◆ Yapılacaklar:
(a) Verilen metinde "selâm" kelimesiyle kurulan fiil öbeklerini geçtikleri sırayla yazın.
(b) Verilen metinde "Resûlullah efendimiz, Mus’ab" ifadesinden "şehit olarak haşrolunacaksınız." ifadesine kadar uzanan bölümü, "yiğitler" yerine "kahramanlar" koyarak yeniden yazın.

◆ Verilen Metin:
Resûlullah efendimiz, Mus’ab bin Umeyr’i şehit olmuş görünce,
başı ucuna dikilerek Ahzâb sûresinden:
“Mü’minlerden
öyle yiğitler vardır ki, onlar Allah’a verdikleri sözde sadâkat
gösterdiler. Onlardan bâzıları şehit oluncaya kadar
çarpışacağına dâir yaptığı adağını yerine getirdi. Kimisi
de şehit olmayı bekliyor. Onlar verdikleri sözü aslâ
değiştirmediler” meâlindeki
âyet-i kerîmeyi okudu ve sonra şöyle buyurdu:
–
Allah’ın Resûlü de şâhittir ki, siz kıyâmet günü Allah’ın
huzûrunda şehit olarak haşrolunacaksınız.
Daha
sonra yanındakilere dönüp;
–
Bunları ziyâret ediniz. Kendilerine selâm veriniz. Allahü teâlâya
yemîn ederim ki, kim bunlara bu dünyâda selâm verirse, kıyâmette
bu aziz şehitler kendilerine mukâbil selâm
vereceklerdir, buyurdu.

◆ Veriler:
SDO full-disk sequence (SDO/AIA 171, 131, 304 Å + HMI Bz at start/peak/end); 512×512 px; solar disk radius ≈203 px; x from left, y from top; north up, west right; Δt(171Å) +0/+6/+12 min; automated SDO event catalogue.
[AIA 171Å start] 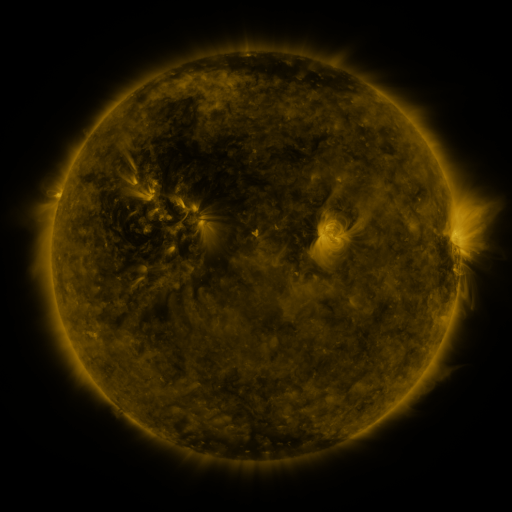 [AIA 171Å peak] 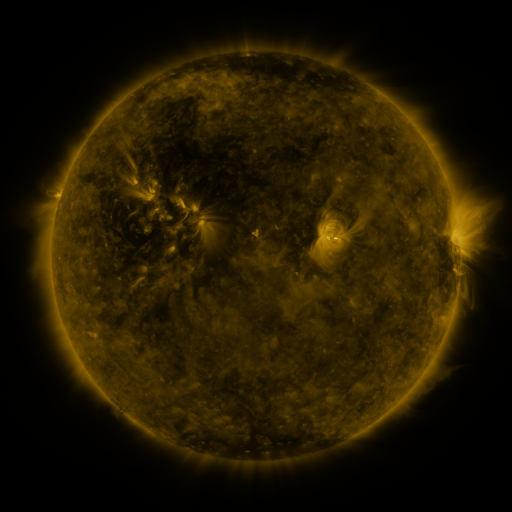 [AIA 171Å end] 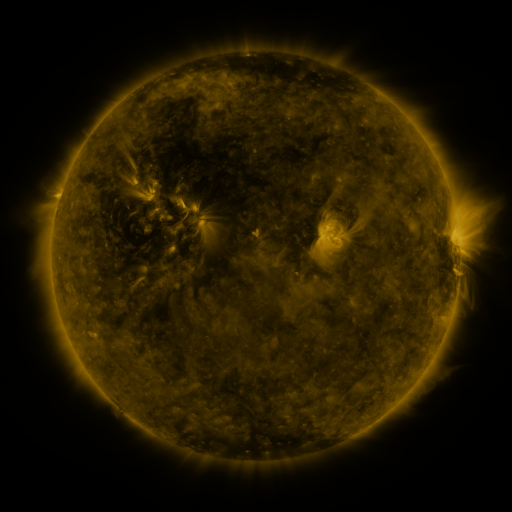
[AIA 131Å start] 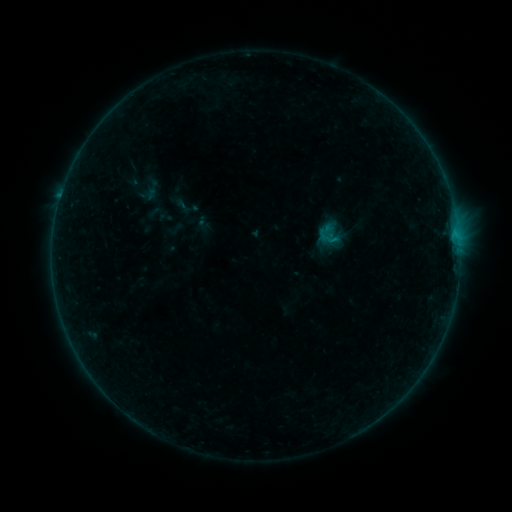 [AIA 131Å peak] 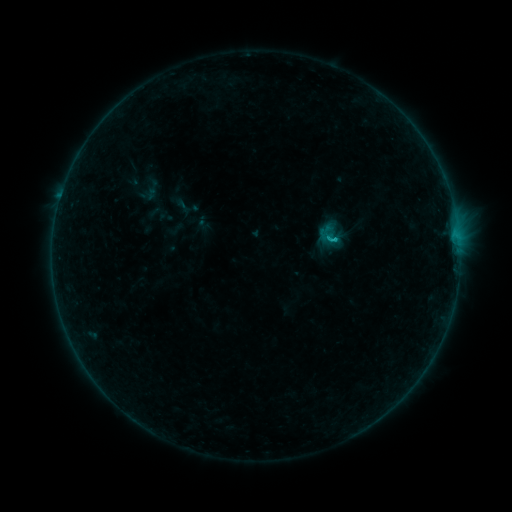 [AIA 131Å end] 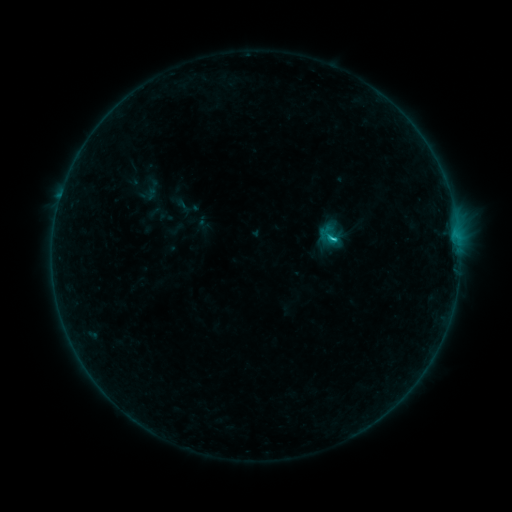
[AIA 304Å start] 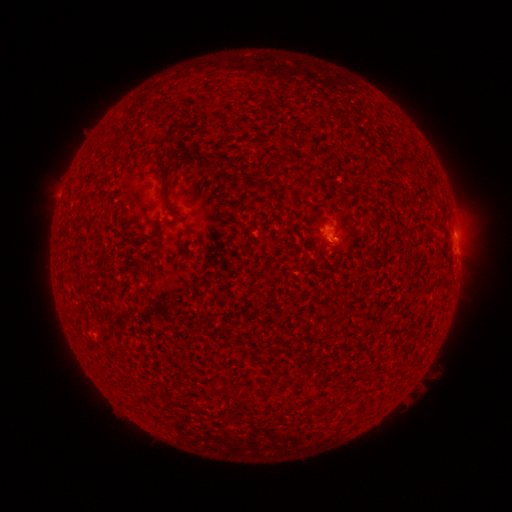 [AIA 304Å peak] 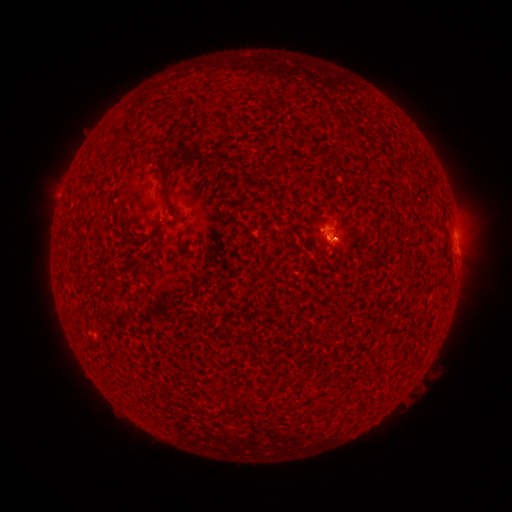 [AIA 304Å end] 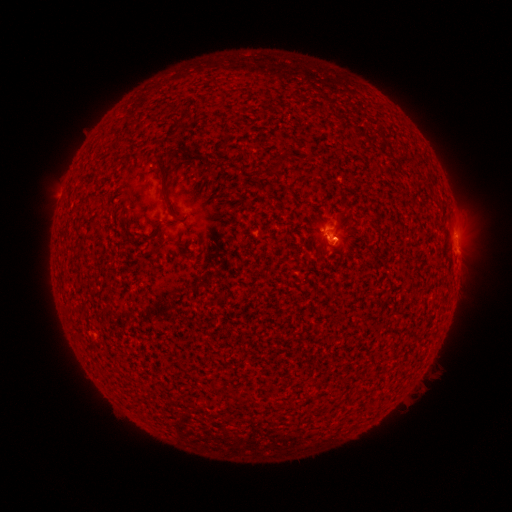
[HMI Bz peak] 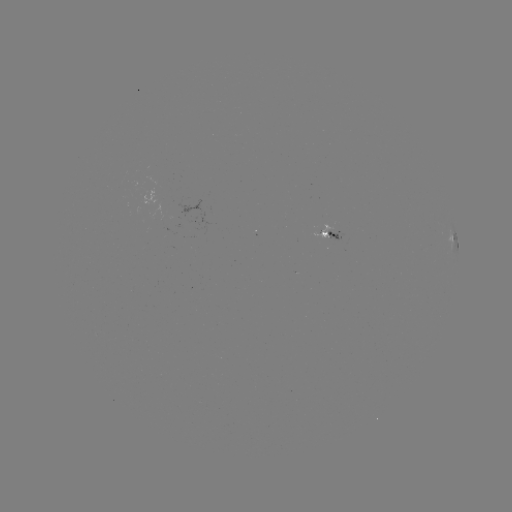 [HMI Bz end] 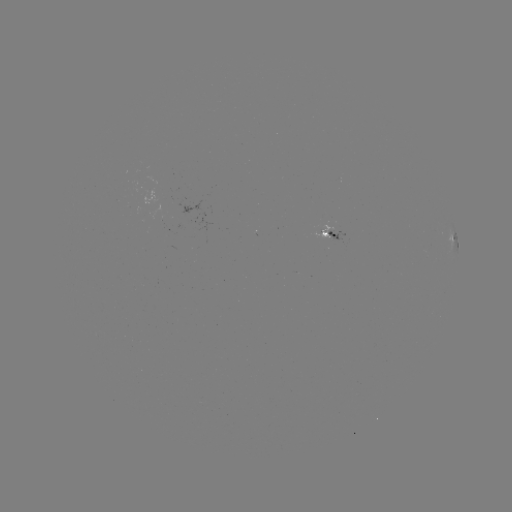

◆ Alıştırmanın Cevapları:
(a) selâm veriniz; selâm verirse; selâm vereceklerdir

(b)
Resûlullah efendimiz, Mus’ab bin Umeyr’i şehit olmuş görünce,
başı ucuna dikilerek Ahzâb sûresinden:
“Mü’minlerden
öyle kahramanlar vardır ki, onlar Allah’a verdikleri sözde sadâkat
gösterdiler. Onlardan bâzıları şehit oluncaya kadar
çarpışacağına dâir yaptığı adağını yerine getirdi. Kimisi
de şehit olmayı bekliyor. Onlar verdikleri sözü aslâ
değiştirmediler” meâlindeki
âyet-i kerîmeyi okudu ve sonra şöyle buyurdu:
–
Allah’ın Resûlü de şâhittir ki, siz kıyâmet günü Allah’ın
huzûrunda şehit olarak haşrolunacaksınız.